** Extract to read follows **

Chapter 8: The Politics of Hypertext
Answered Prayers; or, The Politics of Resistance / Marginalization of Technology and the Mystification of Literature / The Politics of Particular Technologies / The Political Vision of Hypertext; or, The Message in the Medium / The Politics of Access: Who Can Make Links, Who Decides What Is Linked? / Ms. Austens Submission / Pornography, Gambling, and the LawOn the Internet: Vulnerability and Invulnerability in E-Space / Access to the text And the Authors Right (Copyright)
An Open-Ended Conclusion; or, The Dispatch comes to an end
II. Summary and Comments
As we move further into the electronic age, everything else moves with us. This movement is clear through television, movies, and the Internet. Hypertext 2.0, by George Landow, suggests that it is only a matter of time until books and all printed media follows this course. In his book, Landow attempts to set our minds at ease and make this transition easier. He begins by attempting to bring together the old definition of Hypertext:
a form of electronic text, a radically new information technology, and a mode of publication (3)

** End of Extract to read **

→ Task to complete
Write out, word for word, the part of the hypertext summary that opens with the words containing "Chapter 8: The" and closes with "Authors Right (Copyright)".

** Data extracts follows **

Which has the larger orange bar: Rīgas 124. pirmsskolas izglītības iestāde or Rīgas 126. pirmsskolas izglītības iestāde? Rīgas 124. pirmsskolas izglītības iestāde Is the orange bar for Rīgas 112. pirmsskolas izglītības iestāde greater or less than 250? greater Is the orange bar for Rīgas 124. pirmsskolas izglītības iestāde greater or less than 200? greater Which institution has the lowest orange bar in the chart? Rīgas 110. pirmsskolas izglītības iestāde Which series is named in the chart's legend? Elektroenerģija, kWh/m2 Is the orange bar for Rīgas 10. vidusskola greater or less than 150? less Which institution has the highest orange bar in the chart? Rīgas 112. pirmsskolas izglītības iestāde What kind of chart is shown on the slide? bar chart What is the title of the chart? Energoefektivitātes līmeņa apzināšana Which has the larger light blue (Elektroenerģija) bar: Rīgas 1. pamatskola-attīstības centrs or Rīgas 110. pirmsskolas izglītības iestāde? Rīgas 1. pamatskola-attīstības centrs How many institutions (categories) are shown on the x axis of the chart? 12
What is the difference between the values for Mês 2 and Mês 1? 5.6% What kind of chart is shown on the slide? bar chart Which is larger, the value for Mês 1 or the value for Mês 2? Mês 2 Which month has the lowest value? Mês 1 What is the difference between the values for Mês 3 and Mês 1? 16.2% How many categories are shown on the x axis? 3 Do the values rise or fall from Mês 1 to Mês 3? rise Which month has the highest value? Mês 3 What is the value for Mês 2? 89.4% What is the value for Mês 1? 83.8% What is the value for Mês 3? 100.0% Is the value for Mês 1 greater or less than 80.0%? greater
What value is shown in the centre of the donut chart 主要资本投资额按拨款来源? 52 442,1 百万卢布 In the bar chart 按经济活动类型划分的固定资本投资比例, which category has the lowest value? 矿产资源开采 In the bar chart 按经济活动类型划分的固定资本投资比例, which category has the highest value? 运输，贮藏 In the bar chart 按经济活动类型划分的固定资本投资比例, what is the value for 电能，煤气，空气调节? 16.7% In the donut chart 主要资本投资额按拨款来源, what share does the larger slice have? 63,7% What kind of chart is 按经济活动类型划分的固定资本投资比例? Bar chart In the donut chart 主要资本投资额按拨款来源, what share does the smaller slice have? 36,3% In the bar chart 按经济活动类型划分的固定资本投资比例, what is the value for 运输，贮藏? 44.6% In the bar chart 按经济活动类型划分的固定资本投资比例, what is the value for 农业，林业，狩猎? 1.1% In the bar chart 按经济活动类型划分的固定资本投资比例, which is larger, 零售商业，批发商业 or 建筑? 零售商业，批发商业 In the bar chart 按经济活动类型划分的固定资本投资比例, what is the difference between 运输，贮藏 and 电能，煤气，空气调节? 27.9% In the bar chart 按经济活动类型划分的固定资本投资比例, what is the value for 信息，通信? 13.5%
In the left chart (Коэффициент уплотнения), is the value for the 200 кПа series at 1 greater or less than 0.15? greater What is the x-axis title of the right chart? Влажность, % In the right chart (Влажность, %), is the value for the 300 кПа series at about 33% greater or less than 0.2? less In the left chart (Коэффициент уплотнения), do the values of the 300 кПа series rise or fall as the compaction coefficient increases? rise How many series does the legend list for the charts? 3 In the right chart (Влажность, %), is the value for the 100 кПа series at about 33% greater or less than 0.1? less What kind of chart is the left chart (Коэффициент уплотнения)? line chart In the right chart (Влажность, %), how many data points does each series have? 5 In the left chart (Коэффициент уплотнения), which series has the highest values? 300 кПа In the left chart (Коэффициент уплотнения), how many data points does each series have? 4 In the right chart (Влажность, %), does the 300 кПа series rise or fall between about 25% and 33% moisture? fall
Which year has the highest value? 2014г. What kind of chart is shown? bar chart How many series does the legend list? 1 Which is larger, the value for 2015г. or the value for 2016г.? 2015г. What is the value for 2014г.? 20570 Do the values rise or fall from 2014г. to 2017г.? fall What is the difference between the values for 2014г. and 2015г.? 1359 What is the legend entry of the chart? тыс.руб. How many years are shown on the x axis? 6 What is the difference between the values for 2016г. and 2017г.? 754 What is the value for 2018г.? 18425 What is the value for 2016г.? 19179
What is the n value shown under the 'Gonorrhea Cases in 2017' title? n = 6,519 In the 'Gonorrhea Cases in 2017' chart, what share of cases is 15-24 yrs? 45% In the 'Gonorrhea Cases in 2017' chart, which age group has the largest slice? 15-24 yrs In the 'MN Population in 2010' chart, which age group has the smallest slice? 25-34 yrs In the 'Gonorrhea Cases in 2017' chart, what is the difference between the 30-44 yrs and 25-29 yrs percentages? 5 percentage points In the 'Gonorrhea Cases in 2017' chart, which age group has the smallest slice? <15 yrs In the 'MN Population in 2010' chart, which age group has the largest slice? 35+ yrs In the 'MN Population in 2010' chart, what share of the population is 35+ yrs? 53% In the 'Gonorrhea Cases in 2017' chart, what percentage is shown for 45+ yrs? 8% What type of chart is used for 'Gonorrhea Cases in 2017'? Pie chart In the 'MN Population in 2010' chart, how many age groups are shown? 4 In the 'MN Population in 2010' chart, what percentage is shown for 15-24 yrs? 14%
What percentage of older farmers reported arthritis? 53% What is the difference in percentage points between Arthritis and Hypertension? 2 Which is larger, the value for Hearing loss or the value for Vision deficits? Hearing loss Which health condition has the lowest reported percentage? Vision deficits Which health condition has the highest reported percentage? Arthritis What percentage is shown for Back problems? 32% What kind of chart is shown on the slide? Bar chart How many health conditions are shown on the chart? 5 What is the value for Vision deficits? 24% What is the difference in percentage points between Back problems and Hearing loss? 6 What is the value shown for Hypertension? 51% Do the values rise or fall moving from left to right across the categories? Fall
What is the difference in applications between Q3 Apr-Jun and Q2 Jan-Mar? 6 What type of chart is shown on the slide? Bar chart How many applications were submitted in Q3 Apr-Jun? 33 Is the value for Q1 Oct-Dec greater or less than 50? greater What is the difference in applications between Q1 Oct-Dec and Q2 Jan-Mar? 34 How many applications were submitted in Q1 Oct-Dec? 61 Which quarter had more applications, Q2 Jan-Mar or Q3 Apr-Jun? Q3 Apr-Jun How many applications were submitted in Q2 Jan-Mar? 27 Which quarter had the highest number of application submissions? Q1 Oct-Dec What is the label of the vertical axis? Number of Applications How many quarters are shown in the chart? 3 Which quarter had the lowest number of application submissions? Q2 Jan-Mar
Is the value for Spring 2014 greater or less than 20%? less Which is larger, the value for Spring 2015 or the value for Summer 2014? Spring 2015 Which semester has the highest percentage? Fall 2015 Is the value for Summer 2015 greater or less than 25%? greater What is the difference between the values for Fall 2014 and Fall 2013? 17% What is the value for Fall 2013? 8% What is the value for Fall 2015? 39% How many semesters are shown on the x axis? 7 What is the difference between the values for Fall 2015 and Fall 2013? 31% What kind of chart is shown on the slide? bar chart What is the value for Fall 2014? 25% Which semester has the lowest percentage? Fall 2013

** End of Data extracts **

→ Answer space
Chapter 8: The Politics of Hypertext
Answered Prayers; or, The Politics of Resistance / Marginalization of Technology and the Mystification of Literature / The Politics of Particular Technologies / The Political Vision of Hypertext; or, The Message in the Medium / The Politics of Access: Who Can Make Links, Who Decides What Is Linked? / Ms. Austens Submission / Pornography, Gambling, and the LawOn the Internet: Vulnerability and Invulnerability in E-Space / Access to the text And the Authors Right (Copyright)